- Don’t check yourself into the psych ward if you still have dirty dishes in the sink. You’ll come back 48 hours later with a crusty layer of dried chicken on your hand-me-down plate. But by then, it won’t be your mess to deal with; your sister has volunteered to do the dishes.
- Do your dishes every night. Or, at the very least, rinse them off after use. Don’t let more than two days worth sit in the sink at a time.
- Get a dog that barks at every little noise: the neighbors coming home, the dog next door going out to pee, her stomach growling. With each bark, get a little more stressed because you’re afraid they’re going to kick you out.
- Being on your own is understandably nerve-wracking, especially if you’re used to living with a bunch of other people. Sometimes, getting a pet can help with the loneliness. As for the random noises that you’ll hear, I promise you’ll get used to them over time.
- Have a dinner party: invite your family over the first night you start cooking for yourself again after coming back from the hospital. The first night doesn’t count because you burned yourself on hamburger grease. You’re too depressed to clean the apartment, but your mom and sister do it for you.
- Tidy up a little bit every day: pick the clothes up off the floor, put the clean dishes away, vacuum. A little bit goes a long way.
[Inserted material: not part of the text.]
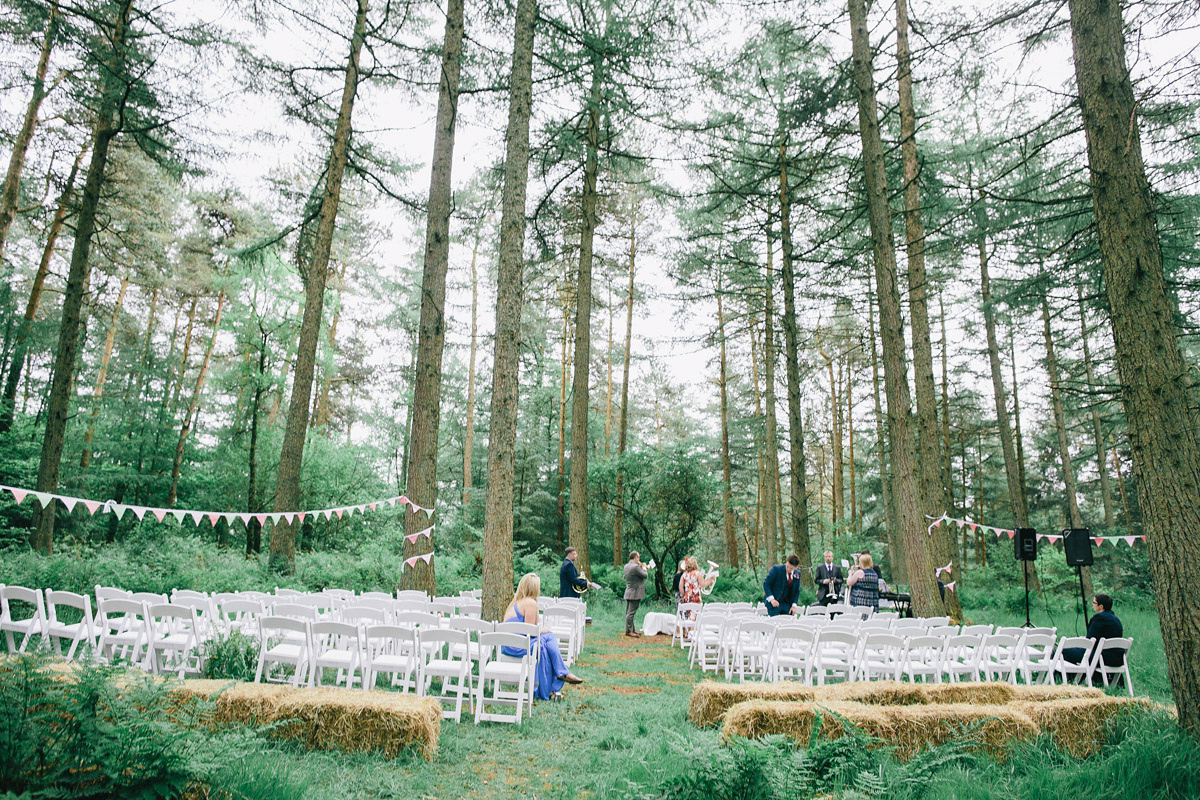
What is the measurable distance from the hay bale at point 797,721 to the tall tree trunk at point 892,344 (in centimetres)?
577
- Avoid getting the mail because you know there are going to be bills in it and you haven’t checked your bank account in two weeks because you’ve been on personal health leave. You’re pretty sure you’ve bought too many milkshakes.
- Have a budget going in. Figure out how much money you make in a month, and then subtract all the possible expenses: rent, utilities, car insurance, gas, anything that could possibly come up. This will tell you how much you can afford to spend on extra things.
- Call your dad in a panic because you forgot to get chicken out to thaw, and now your dinner plans are ruined. Or, even worse, realize you have nothing in the fridge.
- Meal plan. Block Friday nights out to plan out the meals for the coming week, and make a grocery list. Go shopping on Saturday. Post the meal plan on your fridge so as you’re getting ready in the morning you can see what needs to be thawing or what prep needs to be done the night before.
- Binge watch all your favorite shows because the loneliness and boredom are starting to get to you.
- Challenge yourself by learning something new. Pick up a new hobby; read interesting books about topics you don’t know much about. I’ve started doing yoga, which is interesting when you have a dog that wants to lick your face all the time.
- The day you move in, meet Fred, the neighbor upstairs. He tells you that you’ve parked in the wrong spot. Later that day, meet Lee, the neighbor next door who says “Fred thinks he’s the god of all women.” She has a dog named Ivy, a Pekingese; your dog does not like Ivy. Meet Tyler and Dana; they live upstairs and have a poodle who likes to play catch at 8pm.
- Meet the neighbors, especially the ones who’ve been there a while. They know the neighborhood and can give you tips about the apartment: they only plow when the cars are gone, garbage pickup is on Wednesdays, this is the quiet building. I mean, who else are you going to borrow sugar from?
- Don’t be like me and go to the ER at the beginning of the health insurance year; plan for the end of the year after the deductible has been reached. It’s cheaper that way.
- Have an emergency fund that you can tap into when unplanned expenses come up: car repairs, hospital visits, vet bills.
Obviously, this is not an exhaustive list, but I am exhausted and want to go to bed. So this is part one. More parts will be added as I continue to figure life out. Right now, I’m just grateful to be alive.